Is Direct Primary Care Right For Your Practice?

Is Direct Primary Care Right For Your Practice?

For many physicians, direct primary care is the prescription modern medicine needs to cure the ever-growing bureaucracy that surrounds the treatment of patients today.

Direct primary care seems to have a lot to offer. After all, it’s an approach that places doctors — rather than politicians, insurance companies, codes, and forms — at the center of a patient’s healthcare universe.

If you’ve wondered about DPC and whether it is right for you, below are three factors to consider.

The Difference Between Direct Primary Care and Concierge Medicine

It’s helpful to keep in mind the differences between direct primary care and concierge medicine. Some people use the terms as if they’re synonymous. They are not. Direct primary care and concierge medicine are dissimilar in a number of respects. Here are just a few.

Direct Primary Care

  • Patients pay a monthly fee; they can leave — and end those monthly payments — at any time.
  • Providers do not accept insurance, freeing them of the cost, effort, and requirements related to Medicare billing.
  • Since providers do not belong to an insurance network, complications when referring a patient to a specialist — who is part of a network — may arise.
  • Identified in the Affordable Care Act as an acceptable non-insurance option.
  • Tends to attract younger patients.

Concierge Medicine

  • Patients pay an annual fee.
  • Providers accept insurance. This requires the office to maintain processes (and staffing) capable of supporting Medicare-related billing and coding.
  • Providers remain in-network and readily refer patients to other network physicians (specialists) when the need arises.
  • Not identified in the Affordable Care Act.
  • Tends to attract older patients since Medicare is accepted as part of the model’s process.

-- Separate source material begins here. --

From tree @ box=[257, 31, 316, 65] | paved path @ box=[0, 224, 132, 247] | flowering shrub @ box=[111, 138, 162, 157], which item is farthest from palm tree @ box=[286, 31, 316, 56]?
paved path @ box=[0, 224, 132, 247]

There’s one other item worth noting. At this point in the still-developing world of alternative healthcare models, concierge medicine elicits unfounded claims of “elitism” and similar negative terminology. Direct primary care, to date, has seemed to avoid such labels.

ALSO READ: How Concierge Medicine Could Redefine the Next Decade of Health

Changing the Way You Conduct Business

If you’re wondering what direct primary care services look like, below are two samples.

Johns Hopkins Health System launched a direct primary care program for employees for 2019. Covered under the program:

  • 8 office visits
  • 1 annual physical
  • 1 flu vaccine
  • 6 rapid tests (flu, strep, urine, pregnancy, A1c)
  • 1 EKG
  • Unlimited telephone consultations, blood draws and urine collections, prescription refills, prior authorizations of medications, referral management, and care coordination

Johns Hopkins offers this program for free, as an employee benefit.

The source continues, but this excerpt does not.